Mar 23, 2009 - 10:40 am 25. SteveB/Colorado:

This thread sounds mostly like a bunch of sore losers left over from last November. Where were you guys during 2000-2006 when Bush didn’t veto a single spending bill from the Republican congress (disclosure: I’m a traditional conservation Republican)? I agreed with his tax cuts. But where were the corresponding cuts in spending?? Instead of spending cuts, we got an unnecessary war in Iraq with no bid contracts; a Medicare prescription drug benefit with a ban on HCFA trying to get competitive bids for drugs. We also got the infamous No Child Left Behind and we turned over vast tracts of land in the West and off-shore to the energy companies so they could enhance their bottom lines instead of drilling. Why was it that over two thirds of awarded leases were idle at a time of $147 for a barrel of oil?
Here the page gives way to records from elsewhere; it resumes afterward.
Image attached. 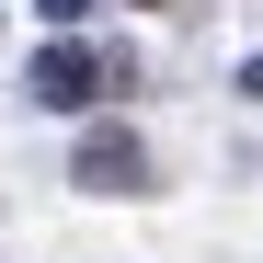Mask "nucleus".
I'll return each mask as SVG.
<instances>
[{
  "mask_svg": "<svg viewBox=\"0 0 263 263\" xmlns=\"http://www.w3.org/2000/svg\"><path fill=\"white\" fill-rule=\"evenodd\" d=\"M115 80V58H92L80 34H58L46 58H34V103H58V115H92V92Z\"/></svg>",
  "mask_w": 263,
  "mask_h": 263,
  "instance_id": "f257e3e1",
  "label": "nucleus"
},
{
  "mask_svg": "<svg viewBox=\"0 0 263 263\" xmlns=\"http://www.w3.org/2000/svg\"><path fill=\"white\" fill-rule=\"evenodd\" d=\"M80 183H92V195H138L149 183V149H138V126H80Z\"/></svg>",
  "mask_w": 263,
  "mask_h": 263,
  "instance_id": "f03ea898",
  "label": "nucleus"
},
{
  "mask_svg": "<svg viewBox=\"0 0 263 263\" xmlns=\"http://www.w3.org/2000/svg\"><path fill=\"white\" fill-rule=\"evenodd\" d=\"M34 12H46V23L69 34V23H92V0H34Z\"/></svg>",
  "mask_w": 263,
  "mask_h": 263,
  "instance_id": "7ed1b4c3",
  "label": "nucleus"
},
{
  "mask_svg": "<svg viewBox=\"0 0 263 263\" xmlns=\"http://www.w3.org/2000/svg\"><path fill=\"white\" fill-rule=\"evenodd\" d=\"M240 92H263V58H252V69H240Z\"/></svg>",
  "mask_w": 263,
  "mask_h": 263,
  "instance_id": "20e7f679",
  "label": "nucleus"
}]
</instances>
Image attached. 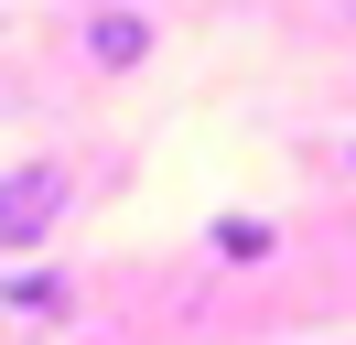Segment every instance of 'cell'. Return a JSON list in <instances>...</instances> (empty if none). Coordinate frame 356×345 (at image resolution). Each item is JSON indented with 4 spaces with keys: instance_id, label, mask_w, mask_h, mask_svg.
Instances as JSON below:
<instances>
[{
    "instance_id": "cell-6",
    "label": "cell",
    "mask_w": 356,
    "mask_h": 345,
    "mask_svg": "<svg viewBox=\"0 0 356 345\" xmlns=\"http://www.w3.org/2000/svg\"><path fill=\"white\" fill-rule=\"evenodd\" d=\"M346 11H356V0H346Z\"/></svg>"
},
{
    "instance_id": "cell-3",
    "label": "cell",
    "mask_w": 356,
    "mask_h": 345,
    "mask_svg": "<svg viewBox=\"0 0 356 345\" xmlns=\"http://www.w3.org/2000/svg\"><path fill=\"white\" fill-rule=\"evenodd\" d=\"M0 302H22V313H76V280H65V270H11Z\"/></svg>"
},
{
    "instance_id": "cell-1",
    "label": "cell",
    "mask_w": 356,
    "mask_h": 345,
    "mask_svg": "<svg viewBox=\"0 0 356 345\" xmlns=\"http://www.w3.org/2000/svg\"><path fill=\"white\" fill-rule=\"evenodd\" d=\"M65 205H76V172H65V162H11V172H0V248L54 237Z\"/></svg>"
},
{
    "instance_id": "cell-4",
    "label": "cell",
    "mask_w": 356,
    "mask_h": 345,
    "mask_svg": "<svg viewBox=\"0 0 356 345\" xmlns=\"http://www.w3.org/2000/svg\"><path fill=\"white\" fill-rule=\"evenodd\" d=\"M270 248H281L270 216H216V259H270Z\"/></svg>"
},
{
    "instance_id": "cell-2",
    "label": "cell",
    "mask_w": 356,
    "mask_h": 345,
    "mask_svg": "<svg viewBox=\"0 0 356 345\" xmlns=\"http://www.w3.org/2000/svg\"><path fill=\"white\" fill-rule=\"evenodd\" d=\"M87 65H140L152 54V11H87Z\"/></svg>"
},
{
    "instance_id": "cell-5",
    "label": "cell",
    "mask_w": 356,
    "mask_h": 345,
    "mask_svg": "<svg viewBox=\"0 0 356 345\" xmlns=\"http://www.w3.org/2000/svg\"><path fill=\"white\" fill-rule=\"evenodd\" d=\"M346 162H356V151H346Z\"/></svg>"
}]
</instances>
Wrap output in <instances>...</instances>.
I’m no fan of Pelosi pork in spending bills. But let’s be honest here. There is ample blame to go around for the country getting into the fix it’s in.

Mar 23, 2009 - 4:17 pm 26. SteveB/Colorado:

edit: that should be “conservative Republican…).

One other thought. US Navy just launched a brand new aircraft carrier in the Nimitz class designed to fight the Soviet Navy on the high seas. But didn’t the Soviet Union implode in 1991? Why are we spending this kind of money on the military, instead of making sure troops going into combat have body armor and protected vehicles.

Mar 23, 2009 - 4:20 pm 27. fred:

Mike @22,

I like the idea of the flat tax. If other countries are using it and it works, why can’t it work here?